STORY
罪という字を消して勇気と書く。愛という字を消して君と書く…。
1959年春、イタリア・エミリア州ピアチェンツァ。詩人で劇作家、また蟻の生態研究者でもあるアルド・ブライバンティ(ルイジ・ロ・カーショ)は、芸術サークルを主催し、そこには多くの若者が集っていた。ある日、兄に連れられ、エットレ(レオナルド・マルテーゼ)という医学を学ぶ若者がやってくる。アルドが探していたクロナガアリを持ってきたことで、二人は初めて言葉を交わす。芸術や哲学など、あらゆる話題を語り合い、互いに魅了され、仲を深める二人。エットレはアルドの元に通い詰めるようになるが、エットレの母親は二人の関係に憤り、あろうことか、教会でアルドの母親であるスザンナを罵るのだった。 5年の月日が流れた1964年の春。ローマに出て充実した生活を送っていたアルドとエットレだったが、ある朝、エットレの母親と兄が二人の部屋に突然押しかけ、エットレを連れ去ってしまう。
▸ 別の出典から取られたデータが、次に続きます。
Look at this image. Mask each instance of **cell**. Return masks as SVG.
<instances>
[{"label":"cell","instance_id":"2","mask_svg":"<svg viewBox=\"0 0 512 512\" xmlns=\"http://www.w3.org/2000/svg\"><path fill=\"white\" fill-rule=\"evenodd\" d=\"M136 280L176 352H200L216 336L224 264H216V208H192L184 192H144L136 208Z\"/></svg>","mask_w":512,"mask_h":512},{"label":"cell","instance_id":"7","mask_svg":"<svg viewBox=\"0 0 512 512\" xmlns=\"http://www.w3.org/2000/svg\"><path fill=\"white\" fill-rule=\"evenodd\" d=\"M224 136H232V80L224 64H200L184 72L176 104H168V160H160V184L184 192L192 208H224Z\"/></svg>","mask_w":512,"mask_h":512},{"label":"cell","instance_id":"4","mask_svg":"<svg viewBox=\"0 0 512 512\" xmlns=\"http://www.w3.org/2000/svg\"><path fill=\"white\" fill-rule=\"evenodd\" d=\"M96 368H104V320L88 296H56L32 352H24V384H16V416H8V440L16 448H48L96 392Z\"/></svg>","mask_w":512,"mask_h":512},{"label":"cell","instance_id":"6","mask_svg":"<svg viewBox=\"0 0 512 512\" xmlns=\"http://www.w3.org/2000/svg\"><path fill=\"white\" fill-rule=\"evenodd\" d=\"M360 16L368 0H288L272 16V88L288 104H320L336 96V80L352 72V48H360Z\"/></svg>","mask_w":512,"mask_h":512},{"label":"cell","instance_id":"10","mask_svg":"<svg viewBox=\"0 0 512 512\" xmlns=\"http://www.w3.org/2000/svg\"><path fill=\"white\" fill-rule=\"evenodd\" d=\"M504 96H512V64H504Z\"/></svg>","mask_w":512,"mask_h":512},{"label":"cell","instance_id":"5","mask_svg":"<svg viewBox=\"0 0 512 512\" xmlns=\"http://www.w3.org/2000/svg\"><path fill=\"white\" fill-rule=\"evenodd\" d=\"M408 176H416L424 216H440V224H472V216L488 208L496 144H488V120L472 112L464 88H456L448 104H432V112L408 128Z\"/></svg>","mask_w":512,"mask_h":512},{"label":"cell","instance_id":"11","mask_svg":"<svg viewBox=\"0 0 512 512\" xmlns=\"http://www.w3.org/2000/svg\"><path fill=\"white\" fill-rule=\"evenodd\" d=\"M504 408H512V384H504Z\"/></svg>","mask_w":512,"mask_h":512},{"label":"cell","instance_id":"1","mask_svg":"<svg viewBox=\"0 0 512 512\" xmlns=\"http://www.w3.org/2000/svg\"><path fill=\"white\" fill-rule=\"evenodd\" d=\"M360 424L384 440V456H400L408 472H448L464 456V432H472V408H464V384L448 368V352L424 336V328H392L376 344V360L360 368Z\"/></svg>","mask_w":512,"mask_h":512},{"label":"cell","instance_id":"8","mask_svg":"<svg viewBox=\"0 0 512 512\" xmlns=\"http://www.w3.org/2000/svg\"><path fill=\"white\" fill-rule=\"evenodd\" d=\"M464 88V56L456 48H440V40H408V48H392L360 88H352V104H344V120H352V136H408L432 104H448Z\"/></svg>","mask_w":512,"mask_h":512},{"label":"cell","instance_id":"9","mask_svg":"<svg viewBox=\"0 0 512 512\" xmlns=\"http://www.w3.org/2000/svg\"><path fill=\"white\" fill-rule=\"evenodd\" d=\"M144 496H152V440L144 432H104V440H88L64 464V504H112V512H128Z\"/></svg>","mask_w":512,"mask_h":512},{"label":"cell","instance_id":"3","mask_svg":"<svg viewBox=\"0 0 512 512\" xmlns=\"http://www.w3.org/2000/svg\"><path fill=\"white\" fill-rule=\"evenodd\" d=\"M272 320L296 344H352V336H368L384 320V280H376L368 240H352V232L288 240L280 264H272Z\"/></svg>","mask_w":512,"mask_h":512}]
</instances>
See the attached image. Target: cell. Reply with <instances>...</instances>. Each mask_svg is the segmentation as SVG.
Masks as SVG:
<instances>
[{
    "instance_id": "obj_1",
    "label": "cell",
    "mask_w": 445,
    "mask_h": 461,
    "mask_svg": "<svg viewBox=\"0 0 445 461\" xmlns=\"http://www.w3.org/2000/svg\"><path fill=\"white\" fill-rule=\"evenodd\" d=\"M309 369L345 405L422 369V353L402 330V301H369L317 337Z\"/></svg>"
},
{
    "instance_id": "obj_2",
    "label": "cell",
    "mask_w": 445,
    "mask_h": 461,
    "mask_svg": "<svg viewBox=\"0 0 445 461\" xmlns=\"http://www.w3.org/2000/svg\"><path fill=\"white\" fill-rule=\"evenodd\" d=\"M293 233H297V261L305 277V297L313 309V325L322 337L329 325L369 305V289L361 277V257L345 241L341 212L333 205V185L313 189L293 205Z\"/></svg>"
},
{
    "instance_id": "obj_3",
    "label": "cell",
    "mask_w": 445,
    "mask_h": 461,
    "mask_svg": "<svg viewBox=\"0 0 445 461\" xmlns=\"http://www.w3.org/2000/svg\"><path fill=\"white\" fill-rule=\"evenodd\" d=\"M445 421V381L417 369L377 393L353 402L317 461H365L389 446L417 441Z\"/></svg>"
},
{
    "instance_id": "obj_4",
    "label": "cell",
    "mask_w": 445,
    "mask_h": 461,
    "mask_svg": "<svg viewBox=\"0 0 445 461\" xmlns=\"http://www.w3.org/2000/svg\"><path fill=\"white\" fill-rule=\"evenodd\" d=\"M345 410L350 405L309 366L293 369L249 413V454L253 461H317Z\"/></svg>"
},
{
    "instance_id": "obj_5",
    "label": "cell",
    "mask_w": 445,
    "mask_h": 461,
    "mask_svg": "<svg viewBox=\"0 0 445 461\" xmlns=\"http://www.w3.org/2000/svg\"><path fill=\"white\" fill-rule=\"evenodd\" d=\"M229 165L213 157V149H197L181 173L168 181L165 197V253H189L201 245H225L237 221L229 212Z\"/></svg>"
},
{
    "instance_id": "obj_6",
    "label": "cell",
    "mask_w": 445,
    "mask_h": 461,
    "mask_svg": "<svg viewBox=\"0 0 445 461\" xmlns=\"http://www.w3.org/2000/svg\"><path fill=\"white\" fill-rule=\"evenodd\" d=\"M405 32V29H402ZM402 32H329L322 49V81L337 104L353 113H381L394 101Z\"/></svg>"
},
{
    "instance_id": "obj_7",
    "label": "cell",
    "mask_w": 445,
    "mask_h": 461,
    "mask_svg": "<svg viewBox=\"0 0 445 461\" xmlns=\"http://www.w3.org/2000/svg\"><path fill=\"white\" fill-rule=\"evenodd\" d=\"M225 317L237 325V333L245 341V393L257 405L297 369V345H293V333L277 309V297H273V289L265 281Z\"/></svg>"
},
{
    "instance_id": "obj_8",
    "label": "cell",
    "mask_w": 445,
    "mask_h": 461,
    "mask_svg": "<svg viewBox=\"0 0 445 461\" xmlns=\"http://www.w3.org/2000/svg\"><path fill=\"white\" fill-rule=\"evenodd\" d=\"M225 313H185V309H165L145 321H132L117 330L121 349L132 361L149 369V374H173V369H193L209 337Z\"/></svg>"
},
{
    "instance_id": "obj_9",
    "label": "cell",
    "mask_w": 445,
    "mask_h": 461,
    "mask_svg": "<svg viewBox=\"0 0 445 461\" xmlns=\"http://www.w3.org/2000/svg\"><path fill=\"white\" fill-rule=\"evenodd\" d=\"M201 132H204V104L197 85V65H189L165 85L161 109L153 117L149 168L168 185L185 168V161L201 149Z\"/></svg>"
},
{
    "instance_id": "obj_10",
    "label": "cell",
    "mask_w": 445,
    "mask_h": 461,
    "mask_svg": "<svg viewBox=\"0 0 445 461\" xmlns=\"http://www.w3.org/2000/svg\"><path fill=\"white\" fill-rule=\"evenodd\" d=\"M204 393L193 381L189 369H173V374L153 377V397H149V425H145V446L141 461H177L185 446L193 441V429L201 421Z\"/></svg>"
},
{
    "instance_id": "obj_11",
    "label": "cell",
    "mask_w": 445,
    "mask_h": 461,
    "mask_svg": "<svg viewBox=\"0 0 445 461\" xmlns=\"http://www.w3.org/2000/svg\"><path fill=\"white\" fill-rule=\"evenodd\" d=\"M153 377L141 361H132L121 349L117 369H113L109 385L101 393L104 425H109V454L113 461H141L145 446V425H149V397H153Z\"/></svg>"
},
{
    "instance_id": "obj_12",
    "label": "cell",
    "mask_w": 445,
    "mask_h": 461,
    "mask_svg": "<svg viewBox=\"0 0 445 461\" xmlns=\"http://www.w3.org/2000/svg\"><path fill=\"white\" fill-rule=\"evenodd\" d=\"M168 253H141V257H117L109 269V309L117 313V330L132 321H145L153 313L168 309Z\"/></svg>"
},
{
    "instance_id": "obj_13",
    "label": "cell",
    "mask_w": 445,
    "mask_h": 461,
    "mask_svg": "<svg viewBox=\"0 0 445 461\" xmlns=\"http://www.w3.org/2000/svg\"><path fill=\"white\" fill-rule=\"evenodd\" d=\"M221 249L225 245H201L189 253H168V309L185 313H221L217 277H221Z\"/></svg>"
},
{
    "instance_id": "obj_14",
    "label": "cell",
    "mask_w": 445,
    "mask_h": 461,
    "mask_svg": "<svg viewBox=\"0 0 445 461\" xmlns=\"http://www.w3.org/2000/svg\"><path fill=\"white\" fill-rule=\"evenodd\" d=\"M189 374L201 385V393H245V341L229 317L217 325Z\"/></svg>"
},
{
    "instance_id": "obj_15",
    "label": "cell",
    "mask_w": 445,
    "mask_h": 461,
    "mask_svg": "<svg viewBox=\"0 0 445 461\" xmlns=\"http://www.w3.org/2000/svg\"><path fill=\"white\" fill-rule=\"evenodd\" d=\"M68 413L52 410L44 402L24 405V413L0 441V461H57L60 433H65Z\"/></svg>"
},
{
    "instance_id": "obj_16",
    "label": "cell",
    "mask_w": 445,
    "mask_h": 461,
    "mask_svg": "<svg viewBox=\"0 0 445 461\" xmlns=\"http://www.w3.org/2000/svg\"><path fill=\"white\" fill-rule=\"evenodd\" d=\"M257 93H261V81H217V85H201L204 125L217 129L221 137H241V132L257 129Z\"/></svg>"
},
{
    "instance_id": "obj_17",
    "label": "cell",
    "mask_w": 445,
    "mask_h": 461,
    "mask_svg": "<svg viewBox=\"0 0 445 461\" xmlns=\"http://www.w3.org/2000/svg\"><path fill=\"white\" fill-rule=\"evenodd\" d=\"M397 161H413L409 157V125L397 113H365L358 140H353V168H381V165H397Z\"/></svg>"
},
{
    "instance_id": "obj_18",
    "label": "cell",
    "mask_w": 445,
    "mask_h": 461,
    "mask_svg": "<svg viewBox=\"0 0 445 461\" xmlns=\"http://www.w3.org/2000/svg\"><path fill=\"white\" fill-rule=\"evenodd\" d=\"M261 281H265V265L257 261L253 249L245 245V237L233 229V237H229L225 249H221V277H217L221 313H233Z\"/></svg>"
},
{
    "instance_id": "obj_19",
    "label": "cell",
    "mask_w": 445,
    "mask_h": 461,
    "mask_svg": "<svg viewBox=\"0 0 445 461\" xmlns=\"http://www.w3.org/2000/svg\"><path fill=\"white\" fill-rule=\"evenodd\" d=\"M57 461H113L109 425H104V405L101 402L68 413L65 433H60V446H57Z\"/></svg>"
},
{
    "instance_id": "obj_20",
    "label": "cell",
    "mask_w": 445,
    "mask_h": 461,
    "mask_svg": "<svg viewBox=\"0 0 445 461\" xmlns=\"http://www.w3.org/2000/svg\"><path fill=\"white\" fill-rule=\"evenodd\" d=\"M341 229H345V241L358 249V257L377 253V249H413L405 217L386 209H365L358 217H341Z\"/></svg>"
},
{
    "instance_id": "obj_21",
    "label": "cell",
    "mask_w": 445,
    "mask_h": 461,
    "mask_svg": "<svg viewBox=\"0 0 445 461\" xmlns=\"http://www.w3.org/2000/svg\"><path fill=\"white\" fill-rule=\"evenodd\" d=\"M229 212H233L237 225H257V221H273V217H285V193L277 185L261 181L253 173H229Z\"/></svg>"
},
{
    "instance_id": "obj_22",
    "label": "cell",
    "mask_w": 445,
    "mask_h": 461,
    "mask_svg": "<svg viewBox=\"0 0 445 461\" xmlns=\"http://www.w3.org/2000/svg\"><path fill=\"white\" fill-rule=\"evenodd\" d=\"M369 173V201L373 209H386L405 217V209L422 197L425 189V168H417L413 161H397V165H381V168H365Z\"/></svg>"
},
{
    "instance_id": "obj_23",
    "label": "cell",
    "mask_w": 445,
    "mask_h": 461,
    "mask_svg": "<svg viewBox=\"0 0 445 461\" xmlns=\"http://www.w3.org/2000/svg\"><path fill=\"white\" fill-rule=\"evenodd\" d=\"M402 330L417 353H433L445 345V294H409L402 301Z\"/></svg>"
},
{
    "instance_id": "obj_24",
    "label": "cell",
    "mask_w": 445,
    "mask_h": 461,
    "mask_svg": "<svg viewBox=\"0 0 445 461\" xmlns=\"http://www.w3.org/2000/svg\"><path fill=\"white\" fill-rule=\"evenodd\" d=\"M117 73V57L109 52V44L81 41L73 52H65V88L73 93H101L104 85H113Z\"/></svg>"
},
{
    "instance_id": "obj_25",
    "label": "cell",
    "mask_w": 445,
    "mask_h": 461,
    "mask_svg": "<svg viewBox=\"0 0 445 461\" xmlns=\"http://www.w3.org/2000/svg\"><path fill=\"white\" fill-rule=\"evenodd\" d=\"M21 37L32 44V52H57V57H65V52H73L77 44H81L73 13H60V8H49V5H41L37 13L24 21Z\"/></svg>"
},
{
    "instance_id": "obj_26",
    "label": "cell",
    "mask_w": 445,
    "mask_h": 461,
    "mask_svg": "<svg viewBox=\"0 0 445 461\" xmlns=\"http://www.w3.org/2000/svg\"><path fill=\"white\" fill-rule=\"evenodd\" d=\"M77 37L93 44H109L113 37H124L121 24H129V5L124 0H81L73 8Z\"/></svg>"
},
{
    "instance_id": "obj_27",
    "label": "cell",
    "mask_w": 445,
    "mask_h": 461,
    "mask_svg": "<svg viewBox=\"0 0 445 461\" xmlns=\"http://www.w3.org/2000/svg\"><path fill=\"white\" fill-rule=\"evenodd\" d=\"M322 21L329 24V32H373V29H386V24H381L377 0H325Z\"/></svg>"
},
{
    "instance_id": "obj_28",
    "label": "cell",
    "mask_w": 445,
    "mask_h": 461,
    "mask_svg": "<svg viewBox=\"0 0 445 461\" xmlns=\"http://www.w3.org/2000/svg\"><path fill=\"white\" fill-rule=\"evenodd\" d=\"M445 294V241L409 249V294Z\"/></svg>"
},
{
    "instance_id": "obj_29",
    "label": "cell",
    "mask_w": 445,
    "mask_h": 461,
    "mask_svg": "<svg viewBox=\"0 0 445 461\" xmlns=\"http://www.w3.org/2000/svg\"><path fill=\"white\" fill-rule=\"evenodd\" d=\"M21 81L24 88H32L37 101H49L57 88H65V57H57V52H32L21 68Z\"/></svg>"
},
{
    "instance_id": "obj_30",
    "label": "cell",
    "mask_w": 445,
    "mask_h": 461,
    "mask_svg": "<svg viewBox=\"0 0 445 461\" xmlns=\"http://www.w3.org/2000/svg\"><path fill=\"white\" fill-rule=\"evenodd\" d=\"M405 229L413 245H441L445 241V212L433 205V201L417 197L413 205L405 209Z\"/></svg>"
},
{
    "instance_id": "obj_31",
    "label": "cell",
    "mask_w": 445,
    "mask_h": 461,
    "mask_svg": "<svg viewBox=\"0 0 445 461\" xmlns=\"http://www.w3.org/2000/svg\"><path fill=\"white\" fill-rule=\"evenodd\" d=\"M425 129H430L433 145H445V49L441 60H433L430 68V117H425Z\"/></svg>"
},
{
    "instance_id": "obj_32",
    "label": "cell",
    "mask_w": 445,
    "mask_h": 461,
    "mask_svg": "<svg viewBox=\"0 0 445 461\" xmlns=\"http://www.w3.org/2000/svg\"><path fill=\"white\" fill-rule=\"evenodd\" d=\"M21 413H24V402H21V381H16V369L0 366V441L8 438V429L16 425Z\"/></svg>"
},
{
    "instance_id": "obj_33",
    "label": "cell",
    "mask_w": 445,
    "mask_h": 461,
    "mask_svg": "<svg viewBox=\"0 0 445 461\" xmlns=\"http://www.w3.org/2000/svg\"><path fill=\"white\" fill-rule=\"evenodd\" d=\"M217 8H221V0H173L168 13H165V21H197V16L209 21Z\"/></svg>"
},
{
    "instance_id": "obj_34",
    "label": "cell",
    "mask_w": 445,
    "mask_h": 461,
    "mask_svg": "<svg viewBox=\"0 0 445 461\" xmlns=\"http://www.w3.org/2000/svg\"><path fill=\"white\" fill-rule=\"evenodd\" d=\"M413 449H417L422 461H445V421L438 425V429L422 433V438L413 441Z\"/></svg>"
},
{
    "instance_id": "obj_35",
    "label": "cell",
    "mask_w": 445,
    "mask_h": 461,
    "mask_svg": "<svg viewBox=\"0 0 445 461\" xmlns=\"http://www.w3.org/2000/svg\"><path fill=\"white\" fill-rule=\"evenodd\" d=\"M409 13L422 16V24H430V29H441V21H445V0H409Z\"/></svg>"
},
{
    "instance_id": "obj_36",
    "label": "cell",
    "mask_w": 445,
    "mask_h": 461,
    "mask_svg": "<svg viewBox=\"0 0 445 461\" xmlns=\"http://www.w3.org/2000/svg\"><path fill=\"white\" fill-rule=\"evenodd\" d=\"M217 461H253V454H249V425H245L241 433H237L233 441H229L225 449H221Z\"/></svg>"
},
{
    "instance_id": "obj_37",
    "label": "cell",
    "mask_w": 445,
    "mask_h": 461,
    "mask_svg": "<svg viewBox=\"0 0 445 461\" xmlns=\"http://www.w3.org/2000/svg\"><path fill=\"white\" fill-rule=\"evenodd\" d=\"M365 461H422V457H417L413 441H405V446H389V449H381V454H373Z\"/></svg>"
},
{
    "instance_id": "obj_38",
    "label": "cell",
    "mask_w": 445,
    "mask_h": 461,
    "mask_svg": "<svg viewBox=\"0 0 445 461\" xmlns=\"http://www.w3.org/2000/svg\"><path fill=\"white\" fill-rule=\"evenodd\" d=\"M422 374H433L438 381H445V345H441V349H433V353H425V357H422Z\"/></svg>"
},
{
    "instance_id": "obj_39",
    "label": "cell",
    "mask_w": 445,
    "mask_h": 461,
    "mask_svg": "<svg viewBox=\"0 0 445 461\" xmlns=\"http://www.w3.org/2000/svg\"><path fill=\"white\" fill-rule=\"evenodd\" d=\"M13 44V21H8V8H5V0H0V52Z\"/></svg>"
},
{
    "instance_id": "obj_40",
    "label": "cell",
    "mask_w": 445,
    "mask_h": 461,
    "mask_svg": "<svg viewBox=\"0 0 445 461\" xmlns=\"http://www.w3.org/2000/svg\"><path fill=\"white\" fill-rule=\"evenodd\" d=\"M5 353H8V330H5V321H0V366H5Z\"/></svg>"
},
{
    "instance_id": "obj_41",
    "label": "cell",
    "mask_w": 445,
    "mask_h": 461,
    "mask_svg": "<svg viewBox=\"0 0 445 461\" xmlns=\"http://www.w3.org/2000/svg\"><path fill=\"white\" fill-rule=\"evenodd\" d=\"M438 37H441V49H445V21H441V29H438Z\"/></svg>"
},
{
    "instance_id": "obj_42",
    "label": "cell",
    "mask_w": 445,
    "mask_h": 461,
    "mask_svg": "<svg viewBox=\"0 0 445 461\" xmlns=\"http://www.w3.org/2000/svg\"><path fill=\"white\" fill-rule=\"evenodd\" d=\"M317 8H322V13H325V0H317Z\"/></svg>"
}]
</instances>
エットレは同性愛の“治療”のために矯正施設に入れられ、アルドは教唆罪に問われ、逮捕されてしまう…。
「我が国に同性愛者はいない
ゆえに法律もない」—ムッソリーニ
1968年夏、イタリア・ローマ。イタリア共産党機関紙「ウニタ」の記者であるエンニオ(エリオ・ジェルマーノ)は、新聞報道でアルドが教唆罪で逮捕されたことを知る。刑法には同性愛という言葉すら載っていないのに、同性愛者のアルドが教唆の罪に問われたことを不審に思い、取材することに。そして、ついにアルドの教唆罪裁判が始まる─。
アルド・ブライバンティ
Aldo Braibanti 1922-2014
イタリアの詩人・劇作家・演出家。第二次世界大戦中はレジスタンスに身を投じ、戦後は芸術活動に専念。教唆罪に問われた“ブライバンティ事件”では、マルコ・ベロッキオ、ピエル・パオロ・パゾリーニら映画監督、ウンベルト・エーコ、アルベルト・モラヴィアら作家がブライバンティの無罪釈放を求め活動した。蟻の生態学者としても知られている。